Monday, November 14, 2005

A Bad Penny Resurfaces

First he attacked the Pledge of Allegiance. Now he's back again, and he's out to get your money. Or more precisely, he wants to change the look of it.

That's right. Bad penny Michael Newdow is back again to thrust his activist atheism into the face of the rest of the nation. This time, he plans to sue the Treasury Department to force the government to remove the national motto "In God We Trust" from all U.S. currency.
He claims it's an unconstitutional endorsement of religion and "excludes people who don't believe in God."
Except that it's not really about that at all. It's all about personal liberties and freedom from religious intolerance. Right?
Newdow said his efforts are not spurred by an atheistic agenda, but rather by a desire to see the government adhere to the U.S. Constitution. He dismissed opponents' arguments that references to God in government honor the country's religious roots, saying constitutional rights should take precedent.

"It's not the history that counts. It's not the patriotism. What it is, is these people want to get their religious views in our government," he said.
Interestingly enough, "these people" who want to ensnare the government in religion by introducing such inflammatory language on our currency did so way back in 1865, when Congress first authorized the words to be printed on the nation's coins. But I forgot – it's not about the history.

The strangest irony in Newdow's timing of this new ploy is this: The Supreme Court just today declined to rule on a suit very similar to this one.
The U.S. Supreme Court on Monday declined to review a ruling that the inscription "In God We Trust" on the front of a government building in North Carolina does not violate church-state separation.

The justices rejected an appeal of the decision that dismissed a lawsuit by two attorneys who had challenged as unconstitutional the phrase over the main entrance to the county's government center in Lexington, North Carolina.

The phrase, written in 18-inch block letters, was more prominently displayed than the name of the building, which was the only other writing on the front facade, according to the lawsuit.

A U.S. appeals court ruled that the lawsuit failed to show that the display had no legitimate secular purpose, that it has the effect of endorsing religion or that it has resulted in an excessive entanglement of government and religion.
The most interesting fact of that story is that the justices apparently rejected the appeal unanimously.

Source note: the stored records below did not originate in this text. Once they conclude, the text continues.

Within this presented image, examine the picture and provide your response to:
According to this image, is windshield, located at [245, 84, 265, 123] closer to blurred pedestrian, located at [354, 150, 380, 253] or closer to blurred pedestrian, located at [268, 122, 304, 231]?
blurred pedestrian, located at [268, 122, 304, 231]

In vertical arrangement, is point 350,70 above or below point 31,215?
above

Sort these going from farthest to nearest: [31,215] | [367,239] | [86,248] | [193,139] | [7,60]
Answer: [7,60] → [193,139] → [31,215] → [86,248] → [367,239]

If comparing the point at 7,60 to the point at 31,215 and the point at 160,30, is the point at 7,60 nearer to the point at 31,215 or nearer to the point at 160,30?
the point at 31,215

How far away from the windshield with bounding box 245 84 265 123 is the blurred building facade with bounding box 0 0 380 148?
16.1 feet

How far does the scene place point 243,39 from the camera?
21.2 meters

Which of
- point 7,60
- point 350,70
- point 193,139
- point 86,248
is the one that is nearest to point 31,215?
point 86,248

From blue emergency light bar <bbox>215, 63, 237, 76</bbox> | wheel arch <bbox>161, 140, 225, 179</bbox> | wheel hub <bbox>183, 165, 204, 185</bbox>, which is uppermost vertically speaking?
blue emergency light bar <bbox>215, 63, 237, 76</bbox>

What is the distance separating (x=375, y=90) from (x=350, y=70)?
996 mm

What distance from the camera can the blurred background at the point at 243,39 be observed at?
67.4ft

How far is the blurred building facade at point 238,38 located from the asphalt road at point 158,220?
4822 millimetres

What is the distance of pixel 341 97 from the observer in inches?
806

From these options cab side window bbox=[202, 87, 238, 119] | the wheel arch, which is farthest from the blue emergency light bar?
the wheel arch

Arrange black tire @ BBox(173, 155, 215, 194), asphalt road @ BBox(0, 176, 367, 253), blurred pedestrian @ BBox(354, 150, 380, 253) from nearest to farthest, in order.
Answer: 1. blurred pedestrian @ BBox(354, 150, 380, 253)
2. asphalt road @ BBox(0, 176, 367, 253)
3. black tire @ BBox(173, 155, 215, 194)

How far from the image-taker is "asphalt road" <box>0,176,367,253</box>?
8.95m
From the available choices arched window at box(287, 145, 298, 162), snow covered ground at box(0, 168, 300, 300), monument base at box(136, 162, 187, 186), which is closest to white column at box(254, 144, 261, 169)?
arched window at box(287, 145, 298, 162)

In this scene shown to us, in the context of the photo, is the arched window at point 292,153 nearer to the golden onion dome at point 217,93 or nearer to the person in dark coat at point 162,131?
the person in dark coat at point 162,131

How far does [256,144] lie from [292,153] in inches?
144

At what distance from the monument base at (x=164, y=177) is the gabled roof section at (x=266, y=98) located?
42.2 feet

So what do we say to Mr. Newdow? If it offends you that much, just use credit cards! Or if that won't work, then find someplace where the laws enforce your beliefs,

In God we trust, Mr. Newdow, not in you.


Blogger A Christian Prophet said...

The Holy Spirit gave a pretty interesting and funny message on "in God we trust" on The Christian Prophet blog yesterday. They have cried "I'm offended" so many times, no one cares any longer.